Terminology
The following are common terms used when working with UVA RC GenAI and LLMs in general.
Core Units
-
Token - The basic unit of text LLMs process. Can be a whole word, part of a word, or a single character. Roughly 100 tokens ≈ 75 words. All usage, limits, and costs are measured in tokens.
-
Prompt - The input text you send to the model. Prompts can be a question, instruction, or conversation history. A prompt is measured in tokens.
-
System Prompt - A hidden prompt that sets the model’s behavior rules for the entire conversation—such as tone, role, or safety constraints. It frames how the model interprets all subsequent user prompts.
Capacity Limits
-
Context Window - The maximum number of tokens (input + output combined) a model can consider at one time.
-
Batched Token Length - The total tokens across multiple requests sent together as a single batch. Batching can improve efficiency; this is the sum of all tokens in that group.

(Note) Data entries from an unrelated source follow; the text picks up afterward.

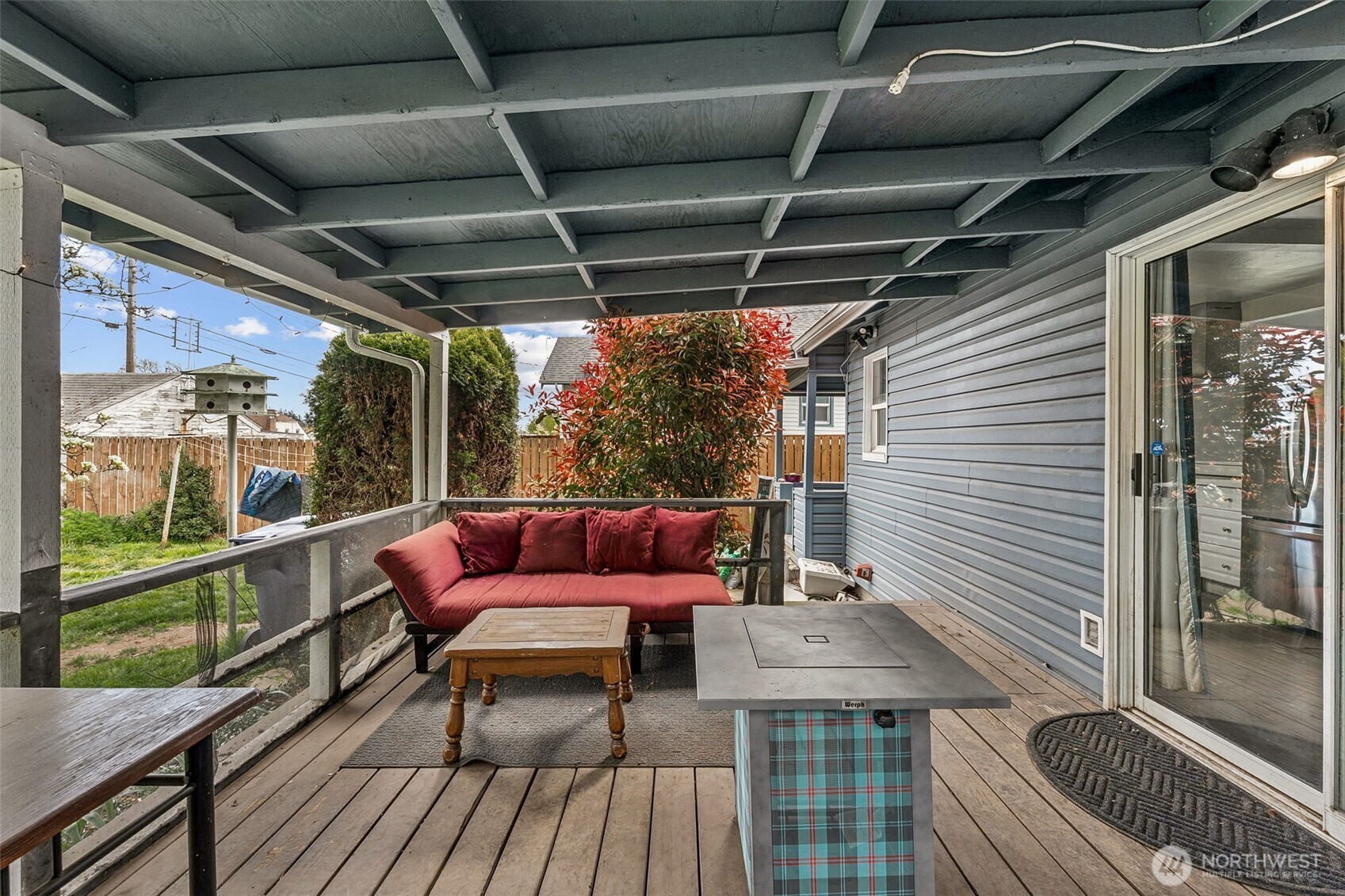 509 S 56th Street , Tacoma, WA 98408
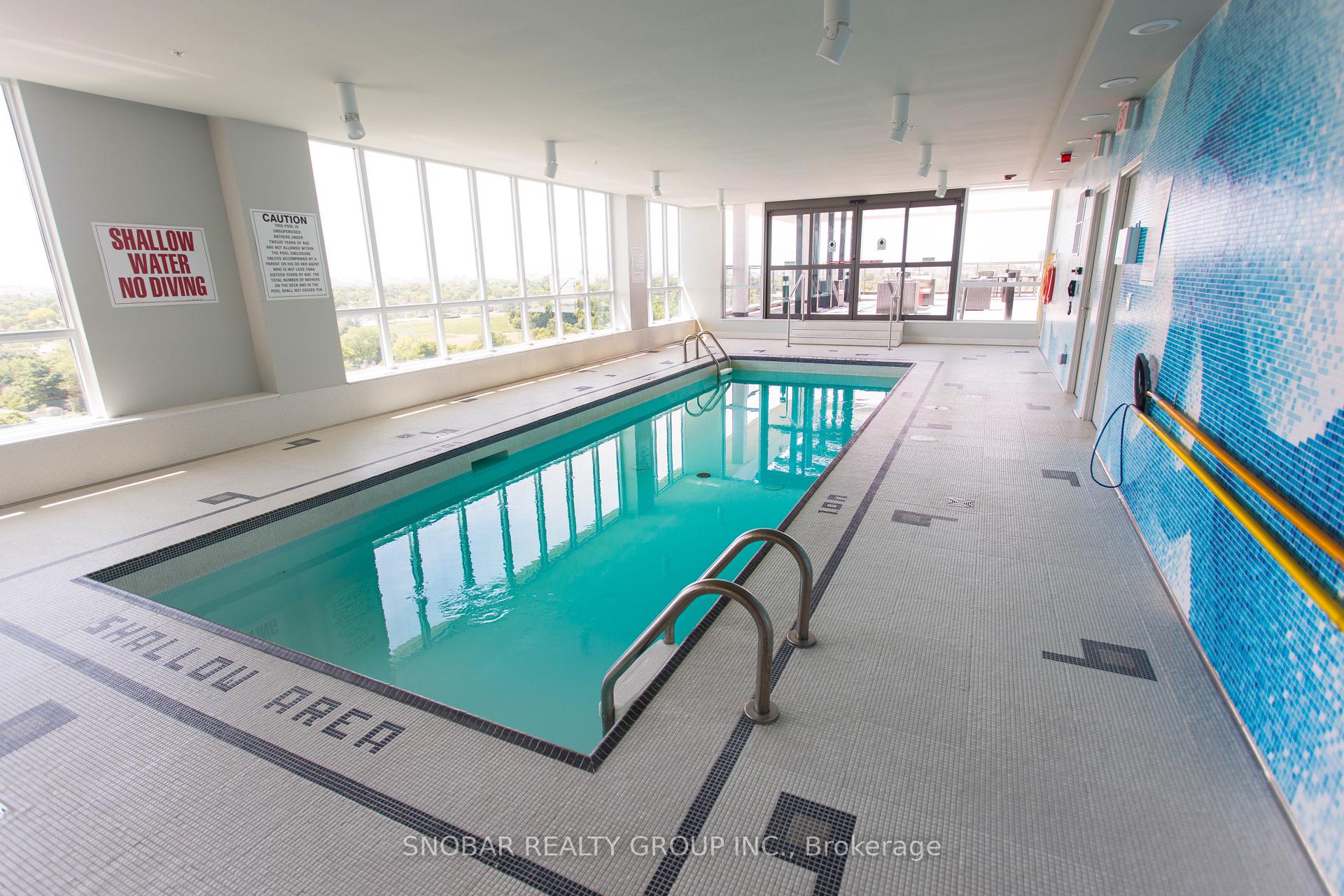 Photo 29 of Unit 618, 80 Esther Lorrie Drive, Etobicoke, West Humber-Clairville — HOMEH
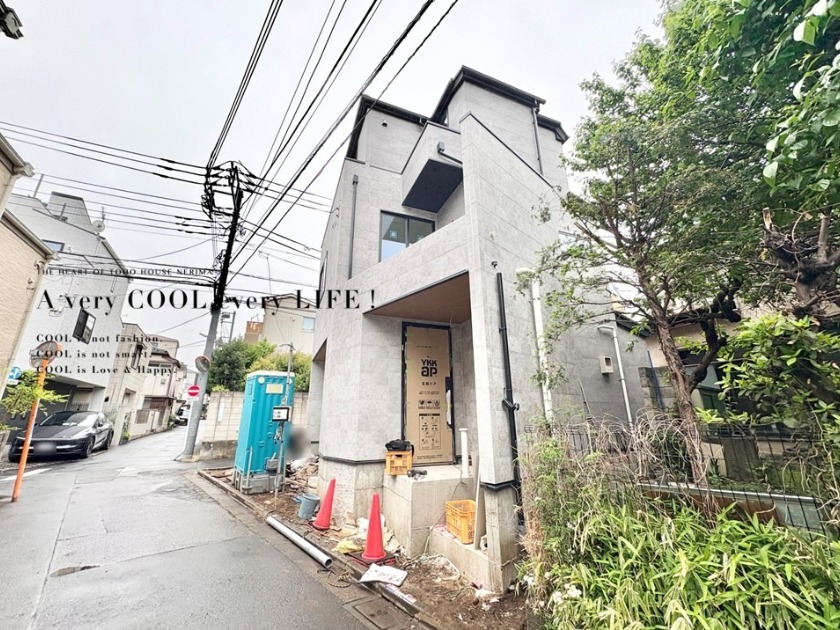 物件画像 東京都中野区本町６丁目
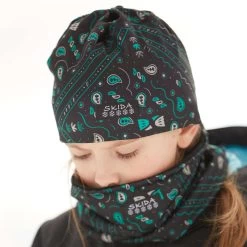 Wrangler | Kids Alpine Hat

Generation Parameters (API access only)
-
Temperature - Controls output randomness. Lower values (0.1-0.3) produce more focused, deterministic responses; higher values (0.8-1.0) produce more varied and creative outputs.
-
Seed - An integer that initializes the random number generator. Using the same seed with identical prompts and settings produces reproducible outputs.
Usage and Operations
-
Metadata - Non-content information about an API exchange: timestamp, model version, token counts, request ID, cost.
-
Rate Limiting - Restrictions on tokens or requests per time period to prevent overload and ensure fair access.